Youth are expected to both fight in the wars and be active in transforming society and state, however without the participation of all generations, real change is not possible. Often young people are in survival mode and do not have time, resources, or social and other capital to influence processes around them. Youth with disabilities are often disproportionately affected by conflicts, yet are not involved in peace processes or disaster preparedness. Young people under 25 are not allowed to be elected to Parliament under the law. Currently, there are no members of Parliament under 30 in Georgia. Young people, who live apart from their families have difficulty voting.
At the Network of Former Youth Delegates to the UN, where I am a co-founder, we promote youth participation and advocate in front of the UN ambassadors to encourage them to create UNYD programs in their countries and to involve youth more in the UN work. We organize events involving the UN staff together with young people from all around the world including the parties to different conflicts. We even had an internal argument amongst the network members on the posts 2 of them were publishing regarding an ongoing conflict. I also have been participating in training courses and confidence-building in-person meetings with young people from Abkhazia.

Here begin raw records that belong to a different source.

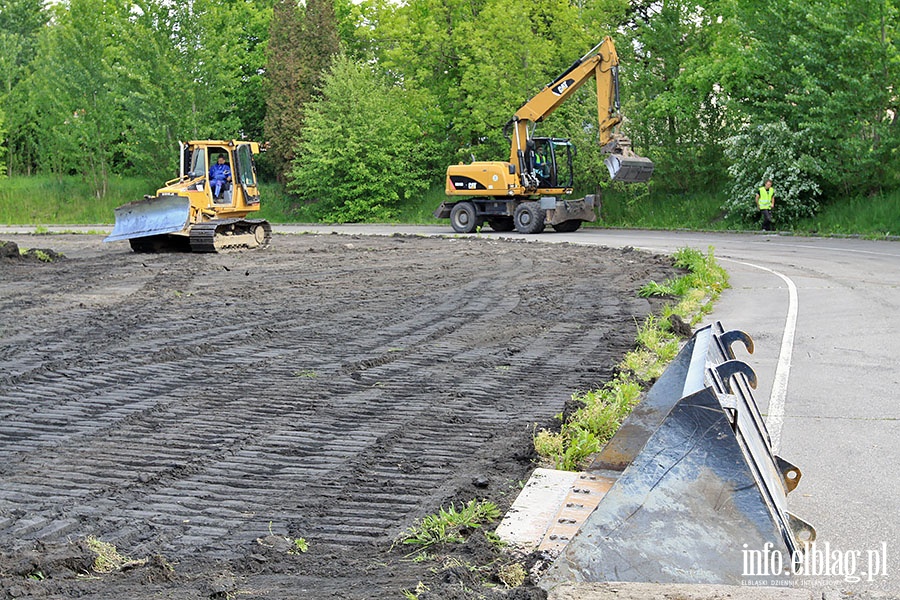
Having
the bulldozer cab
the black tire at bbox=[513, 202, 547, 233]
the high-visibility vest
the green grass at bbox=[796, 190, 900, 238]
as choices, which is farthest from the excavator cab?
the green grass at bbox=[796, 190, 900, 238]

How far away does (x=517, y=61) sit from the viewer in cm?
4019

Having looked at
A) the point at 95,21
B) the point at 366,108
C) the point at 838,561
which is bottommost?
the point at 838,561

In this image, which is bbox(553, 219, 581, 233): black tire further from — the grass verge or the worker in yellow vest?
the grass verge

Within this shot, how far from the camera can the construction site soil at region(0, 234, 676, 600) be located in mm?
4633

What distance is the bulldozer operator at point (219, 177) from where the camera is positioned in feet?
79.2

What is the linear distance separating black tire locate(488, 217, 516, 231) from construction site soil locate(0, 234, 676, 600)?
55.0 ft

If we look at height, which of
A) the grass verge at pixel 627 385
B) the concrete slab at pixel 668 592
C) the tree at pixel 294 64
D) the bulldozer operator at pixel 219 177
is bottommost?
the concrete slab at pixel 668 592

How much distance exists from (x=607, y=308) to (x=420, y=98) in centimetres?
3249

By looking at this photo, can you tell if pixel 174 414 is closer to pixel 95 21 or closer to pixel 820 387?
Result: pixel 820 387

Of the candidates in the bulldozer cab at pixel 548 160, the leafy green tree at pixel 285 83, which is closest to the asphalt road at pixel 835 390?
the bulldozer cab at pixel 548 160

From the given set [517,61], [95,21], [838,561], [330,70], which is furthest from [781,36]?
[95,21]

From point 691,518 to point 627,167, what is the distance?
2305cm

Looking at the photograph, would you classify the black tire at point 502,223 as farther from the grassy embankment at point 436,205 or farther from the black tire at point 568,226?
the grassy embankment at point 436,205

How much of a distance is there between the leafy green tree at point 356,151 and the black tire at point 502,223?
10.3m
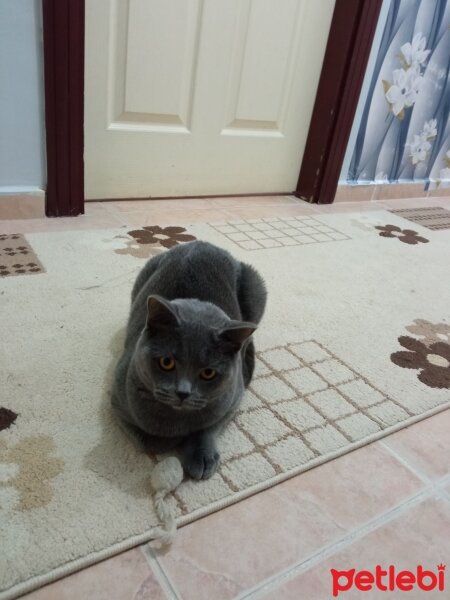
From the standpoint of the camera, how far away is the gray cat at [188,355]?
65cm

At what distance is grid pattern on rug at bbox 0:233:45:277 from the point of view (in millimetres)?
1229

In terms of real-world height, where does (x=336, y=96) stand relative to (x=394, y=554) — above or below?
above

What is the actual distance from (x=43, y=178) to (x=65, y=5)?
1.60 feet

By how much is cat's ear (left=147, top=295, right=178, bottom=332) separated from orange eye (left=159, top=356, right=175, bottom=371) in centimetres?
4

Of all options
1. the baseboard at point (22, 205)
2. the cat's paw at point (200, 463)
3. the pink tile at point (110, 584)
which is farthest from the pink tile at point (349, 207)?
the pink tile at point (110, 584)

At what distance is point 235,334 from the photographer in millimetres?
651

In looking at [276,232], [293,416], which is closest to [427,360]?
[293,416]

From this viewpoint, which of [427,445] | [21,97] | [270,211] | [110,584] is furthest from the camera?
[270,211]

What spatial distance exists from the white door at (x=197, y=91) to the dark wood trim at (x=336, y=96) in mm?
51

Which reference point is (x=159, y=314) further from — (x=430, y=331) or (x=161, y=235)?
(x=161, y=235)

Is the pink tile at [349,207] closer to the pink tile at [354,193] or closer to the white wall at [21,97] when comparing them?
the pink tile at [354,193]

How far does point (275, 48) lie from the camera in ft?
6.05

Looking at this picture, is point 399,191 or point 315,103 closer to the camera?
point 315,103

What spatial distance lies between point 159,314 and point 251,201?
57.8 inches
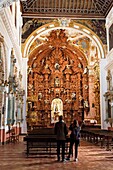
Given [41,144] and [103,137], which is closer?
[41,144]

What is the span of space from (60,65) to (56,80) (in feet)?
6.71

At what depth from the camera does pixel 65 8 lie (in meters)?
23.4

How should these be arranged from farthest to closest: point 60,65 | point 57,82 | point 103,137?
point 60,65 → point 57,82 → point 103,137

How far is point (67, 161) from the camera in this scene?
849 centimetres

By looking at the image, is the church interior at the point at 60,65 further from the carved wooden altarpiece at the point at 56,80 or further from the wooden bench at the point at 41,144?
the wooden bench at the point at 41,144

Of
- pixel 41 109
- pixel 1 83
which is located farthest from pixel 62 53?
pixel 1 83

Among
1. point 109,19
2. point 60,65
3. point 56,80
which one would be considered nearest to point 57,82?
point 56,80

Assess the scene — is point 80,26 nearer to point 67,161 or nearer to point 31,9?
point 31,9

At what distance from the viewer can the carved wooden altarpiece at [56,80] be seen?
31.6 metres

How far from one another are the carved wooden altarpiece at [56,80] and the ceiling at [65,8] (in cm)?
696

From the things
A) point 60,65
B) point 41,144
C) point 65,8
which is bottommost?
point 41,144

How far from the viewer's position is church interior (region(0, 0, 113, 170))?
21.1m

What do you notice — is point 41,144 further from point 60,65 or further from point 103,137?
point 60,65

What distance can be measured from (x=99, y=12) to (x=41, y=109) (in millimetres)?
13392
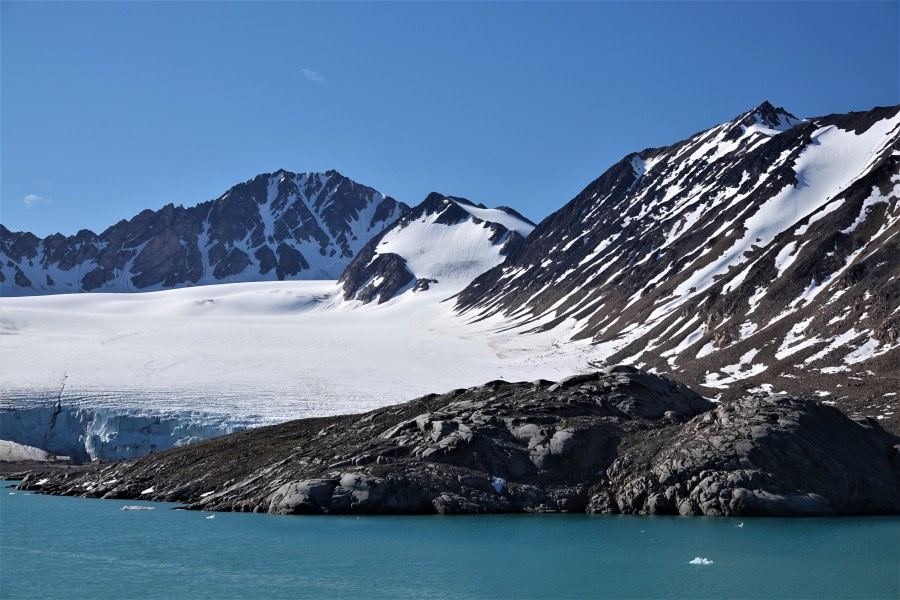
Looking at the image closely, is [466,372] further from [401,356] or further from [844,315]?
[844,315]

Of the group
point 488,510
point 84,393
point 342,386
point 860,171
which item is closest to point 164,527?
point 488,510

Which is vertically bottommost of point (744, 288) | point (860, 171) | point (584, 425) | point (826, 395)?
point (584, 425)

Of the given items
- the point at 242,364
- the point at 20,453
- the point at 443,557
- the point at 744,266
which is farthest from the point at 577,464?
the point at 744,266

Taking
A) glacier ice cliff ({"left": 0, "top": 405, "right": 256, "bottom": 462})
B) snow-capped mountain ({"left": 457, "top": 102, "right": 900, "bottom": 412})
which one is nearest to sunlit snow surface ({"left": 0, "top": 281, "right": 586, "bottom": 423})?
glacier ice cliff ({"left": 0, "top": 405, "right": 256, "bottom": 462})

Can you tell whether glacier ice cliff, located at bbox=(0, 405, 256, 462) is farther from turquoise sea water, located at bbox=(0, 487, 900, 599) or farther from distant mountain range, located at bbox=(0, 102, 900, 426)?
distant mountain range, located at bbox=(0, 102, 900, 426)

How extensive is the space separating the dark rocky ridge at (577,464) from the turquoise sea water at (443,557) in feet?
4.64

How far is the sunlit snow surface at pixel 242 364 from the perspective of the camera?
2657 inches

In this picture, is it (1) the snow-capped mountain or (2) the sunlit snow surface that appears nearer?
(2) the sunlit snow surface

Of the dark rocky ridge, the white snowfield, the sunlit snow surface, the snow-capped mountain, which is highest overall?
the snow-capped mountain

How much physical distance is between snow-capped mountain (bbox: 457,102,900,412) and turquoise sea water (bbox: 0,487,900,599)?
3105 cm

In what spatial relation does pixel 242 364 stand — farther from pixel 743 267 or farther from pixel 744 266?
pixel 744 266

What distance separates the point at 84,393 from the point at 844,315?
65282 mm

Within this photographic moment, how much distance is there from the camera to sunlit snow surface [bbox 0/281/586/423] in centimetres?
6750

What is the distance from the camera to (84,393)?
66.9 metres
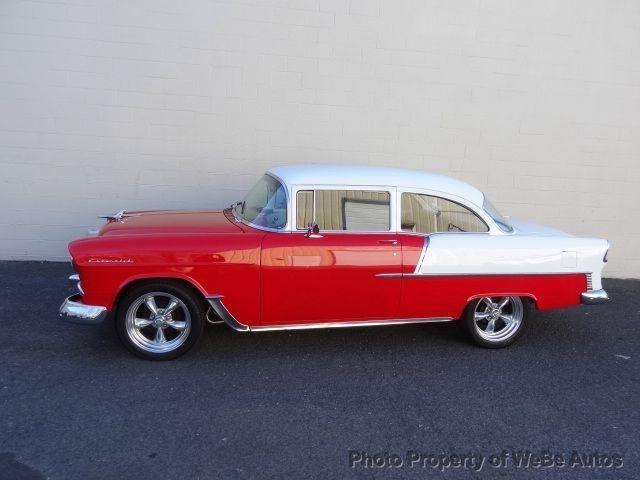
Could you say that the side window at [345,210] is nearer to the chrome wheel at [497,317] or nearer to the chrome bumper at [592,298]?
the chrome wheel at [497,317]

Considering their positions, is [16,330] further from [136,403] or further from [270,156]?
[270,156]

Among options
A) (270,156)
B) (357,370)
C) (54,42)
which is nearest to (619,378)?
(357,370)

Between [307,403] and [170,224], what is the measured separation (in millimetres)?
1885

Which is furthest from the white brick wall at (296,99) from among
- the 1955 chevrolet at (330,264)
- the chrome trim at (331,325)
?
the chrome trim at (331,325)

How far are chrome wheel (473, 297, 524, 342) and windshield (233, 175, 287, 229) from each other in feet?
6.30

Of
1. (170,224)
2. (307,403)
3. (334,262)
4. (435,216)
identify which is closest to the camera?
(307,403)

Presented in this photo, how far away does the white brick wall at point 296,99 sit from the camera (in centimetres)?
631

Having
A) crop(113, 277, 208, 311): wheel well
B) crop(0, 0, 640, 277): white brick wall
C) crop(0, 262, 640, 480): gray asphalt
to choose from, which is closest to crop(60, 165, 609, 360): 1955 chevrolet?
crop(113, 277, 208, 311): wheel well

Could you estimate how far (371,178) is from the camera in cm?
444

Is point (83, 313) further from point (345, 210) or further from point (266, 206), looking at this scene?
point (345, 210)

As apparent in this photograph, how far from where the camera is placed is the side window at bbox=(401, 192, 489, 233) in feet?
14.5

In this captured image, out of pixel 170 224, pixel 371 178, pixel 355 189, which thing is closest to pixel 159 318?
pixel 170 224

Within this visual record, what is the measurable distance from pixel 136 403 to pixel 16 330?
1837 mm

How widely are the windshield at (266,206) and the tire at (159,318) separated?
2.73ft
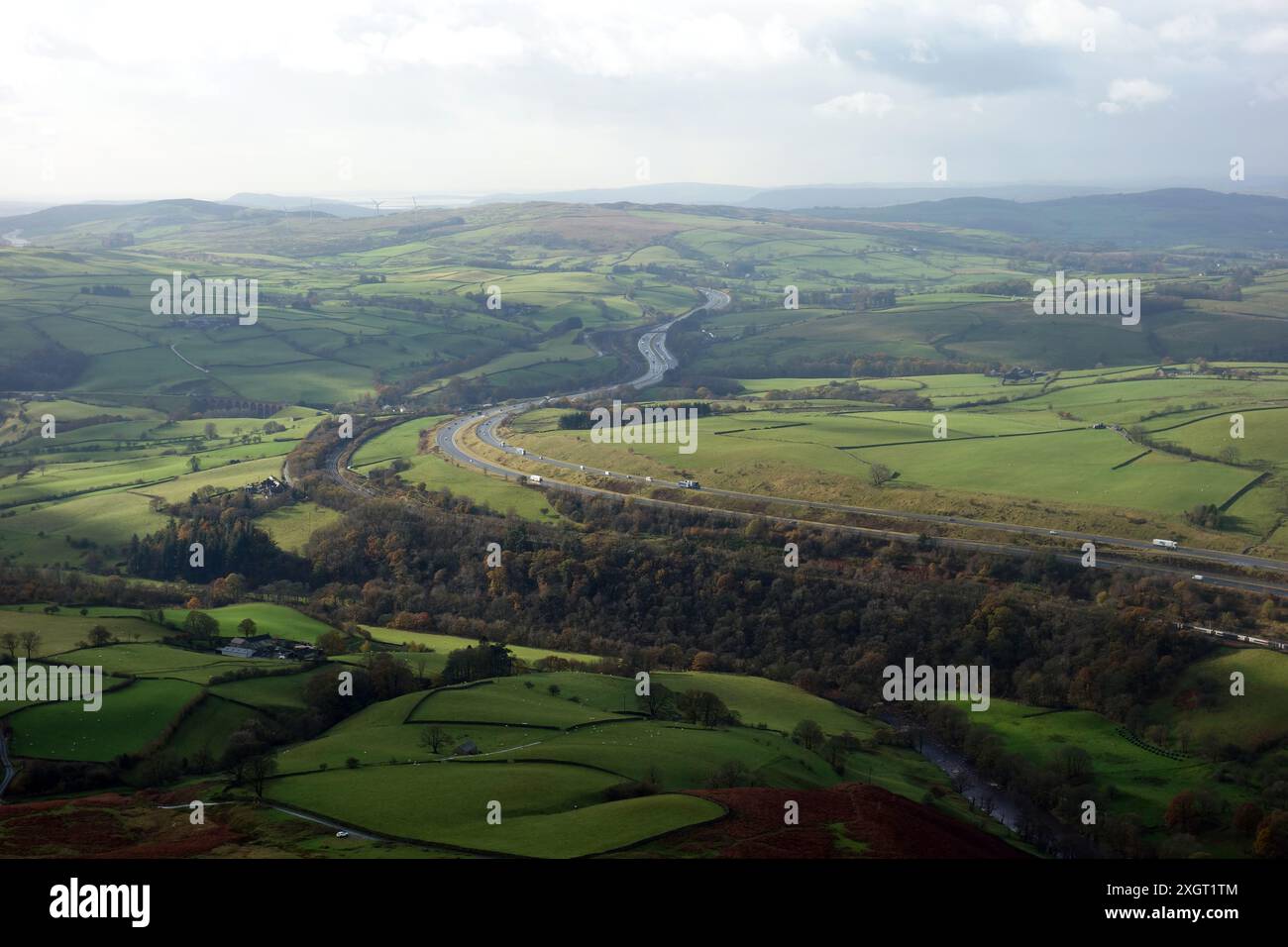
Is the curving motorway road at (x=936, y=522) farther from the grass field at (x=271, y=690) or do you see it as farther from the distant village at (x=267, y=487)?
the grass field at (x=271, y=690)

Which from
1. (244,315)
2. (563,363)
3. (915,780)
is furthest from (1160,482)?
(244,315)

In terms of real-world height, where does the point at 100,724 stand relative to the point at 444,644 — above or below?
above

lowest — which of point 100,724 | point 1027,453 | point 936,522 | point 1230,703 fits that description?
point 1230,703

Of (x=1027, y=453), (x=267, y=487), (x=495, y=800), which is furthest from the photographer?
(x=267, y=487)

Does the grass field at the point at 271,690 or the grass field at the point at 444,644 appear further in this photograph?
the grass field at the point at 444,644

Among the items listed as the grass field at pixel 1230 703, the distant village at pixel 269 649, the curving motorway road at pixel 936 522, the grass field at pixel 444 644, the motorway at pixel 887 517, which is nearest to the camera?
the grass field at pixel 1230 703

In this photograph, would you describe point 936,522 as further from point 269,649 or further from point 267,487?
point 267,487

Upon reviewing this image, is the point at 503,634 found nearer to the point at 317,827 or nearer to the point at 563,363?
the point at 317,827

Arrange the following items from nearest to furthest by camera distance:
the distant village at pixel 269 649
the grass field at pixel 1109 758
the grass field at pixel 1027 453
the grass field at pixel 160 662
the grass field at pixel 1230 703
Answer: the grass field at pixel 1109 758, the grass field at pixel 1230 703, the grass field at pixel 160 662, the distant village at pixel 269 649, the grass field at pixel 1027 453

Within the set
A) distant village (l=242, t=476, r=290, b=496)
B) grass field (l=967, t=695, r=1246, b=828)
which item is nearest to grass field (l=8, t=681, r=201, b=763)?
grass field (l=967, t=695, r=1246, b=828)

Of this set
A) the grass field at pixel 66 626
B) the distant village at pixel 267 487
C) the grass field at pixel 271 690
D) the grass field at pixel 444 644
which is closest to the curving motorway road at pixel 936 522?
the distant village at pixel 267 487

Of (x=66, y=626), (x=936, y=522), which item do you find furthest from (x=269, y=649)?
(x=936, y=522)

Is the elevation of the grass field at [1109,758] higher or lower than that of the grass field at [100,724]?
lower
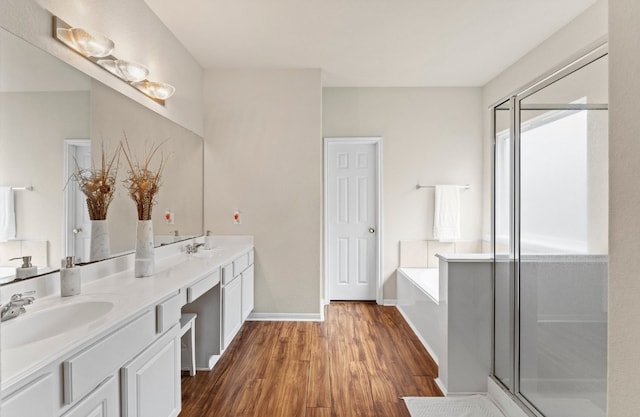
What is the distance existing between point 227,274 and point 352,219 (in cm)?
202

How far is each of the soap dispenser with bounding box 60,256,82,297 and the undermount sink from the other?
0.57 ft

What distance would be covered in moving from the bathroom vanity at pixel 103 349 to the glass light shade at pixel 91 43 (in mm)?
1183

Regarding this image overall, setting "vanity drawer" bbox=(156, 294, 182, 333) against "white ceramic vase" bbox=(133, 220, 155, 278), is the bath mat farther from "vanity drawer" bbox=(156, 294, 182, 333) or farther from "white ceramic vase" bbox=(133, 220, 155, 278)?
"white ceramic vase" bbox=(133, 220, 155, 278)

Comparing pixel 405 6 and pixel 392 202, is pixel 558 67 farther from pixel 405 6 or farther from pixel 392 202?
pixel 392 202

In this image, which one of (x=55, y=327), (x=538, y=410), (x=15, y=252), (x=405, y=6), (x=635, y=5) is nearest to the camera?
(x=635, y=5)

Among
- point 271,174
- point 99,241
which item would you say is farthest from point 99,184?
point 271,174

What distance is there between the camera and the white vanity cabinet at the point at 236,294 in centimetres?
261

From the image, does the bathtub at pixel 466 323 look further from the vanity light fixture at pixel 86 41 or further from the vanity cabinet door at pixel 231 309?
the vanity light fixture at pixel 86 41

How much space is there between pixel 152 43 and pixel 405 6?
190cm

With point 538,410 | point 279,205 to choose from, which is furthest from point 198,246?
point 538,410

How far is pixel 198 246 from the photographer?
304 cm

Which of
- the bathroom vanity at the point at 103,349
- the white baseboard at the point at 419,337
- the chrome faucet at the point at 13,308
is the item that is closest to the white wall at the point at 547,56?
the white baseboard at the point at 419,337

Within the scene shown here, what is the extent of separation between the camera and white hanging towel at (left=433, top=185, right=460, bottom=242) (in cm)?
411

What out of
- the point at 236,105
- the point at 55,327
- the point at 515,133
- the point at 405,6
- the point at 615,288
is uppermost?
the point at 405,6
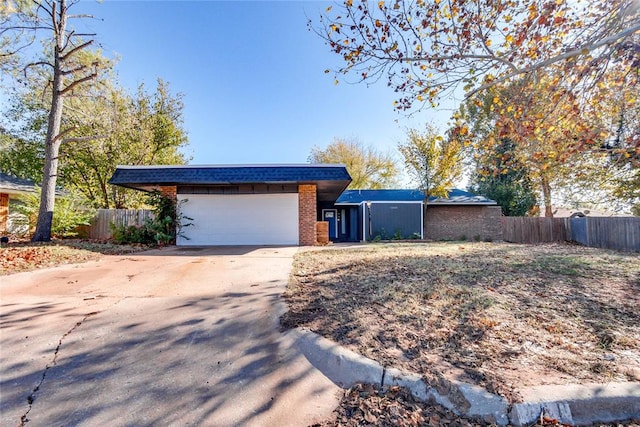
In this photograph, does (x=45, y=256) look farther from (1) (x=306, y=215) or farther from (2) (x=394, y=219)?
(2) (x=394, y=219)

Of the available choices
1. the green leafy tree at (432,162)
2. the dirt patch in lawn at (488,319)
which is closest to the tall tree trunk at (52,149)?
the dirt patch in lawn at (488,319)

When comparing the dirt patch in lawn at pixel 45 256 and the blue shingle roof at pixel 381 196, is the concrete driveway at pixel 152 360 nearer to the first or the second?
the dirt patch in lawn at pixel 45 256

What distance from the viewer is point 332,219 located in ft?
60.1

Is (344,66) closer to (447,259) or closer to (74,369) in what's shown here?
(447,259)

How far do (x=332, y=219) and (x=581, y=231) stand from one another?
479 inches

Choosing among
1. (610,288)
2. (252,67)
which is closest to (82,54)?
(252,67)

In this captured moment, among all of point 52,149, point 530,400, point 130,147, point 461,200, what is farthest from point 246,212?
point 461,200

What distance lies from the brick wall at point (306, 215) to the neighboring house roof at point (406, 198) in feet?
24.3

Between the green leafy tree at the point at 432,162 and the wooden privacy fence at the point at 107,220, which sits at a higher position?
the green leafy tree at the point at 432,162

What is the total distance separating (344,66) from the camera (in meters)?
4.64

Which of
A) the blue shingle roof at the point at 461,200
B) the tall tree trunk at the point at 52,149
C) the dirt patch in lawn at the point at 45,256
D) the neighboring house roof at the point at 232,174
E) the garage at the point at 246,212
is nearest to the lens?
the dirt patch in lawn at the point at 45,256

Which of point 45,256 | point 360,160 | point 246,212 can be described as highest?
point 360,160

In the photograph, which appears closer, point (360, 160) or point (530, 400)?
point (530, 400)

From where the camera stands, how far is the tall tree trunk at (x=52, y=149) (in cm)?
848
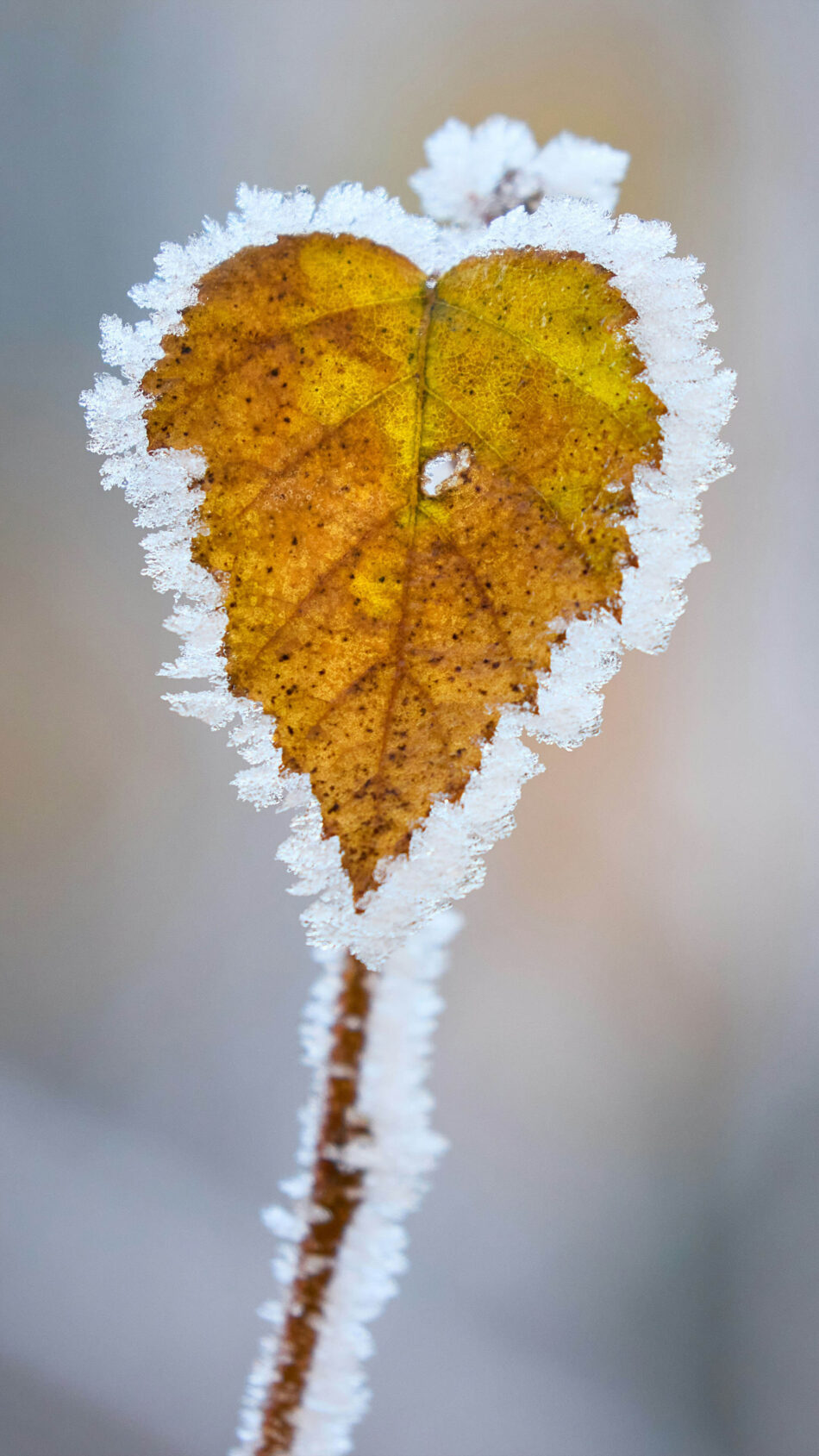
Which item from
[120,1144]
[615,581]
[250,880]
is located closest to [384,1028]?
[615,581]

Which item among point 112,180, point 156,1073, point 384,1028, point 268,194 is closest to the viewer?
point 268,194

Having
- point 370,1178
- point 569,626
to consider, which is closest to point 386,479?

Young women often are missed out, as organizations working on either women or youth think that young women and girls belong more to the other’s competence. Young women often get discriminated in youth organizations, as they are being assigned gendered tasks of being more in the back, implementing the technical side of the activities, while they are considered young beginners in women’s organizations as well. Only 20 percent of decision-making positions are held by women in Georgia. Women own less real estate and earn less than men on average. Women have to work 2 shifts, meaning their home responsibilities and work, if they are employed, while men do not bare home duties. Young women and girls shall be paid more attention to through both the Women, Peace and Security and Youth, Peace, and Security resolutions.
Young people shall be not only beneficiaries of peace-related strategies, but co-creators of them. There are a few different levels of civic, including youth participation: The information level, when youth only know, what is happening, consultation when the youth are asked for an opinion before a given policy is planned and co-management when decisions are made together with young people when they are a part of the formal decision-making bodies. Youth shall be involved in all its aspects including the peace negotiations; We also are capable of raising public awareness of cohesion.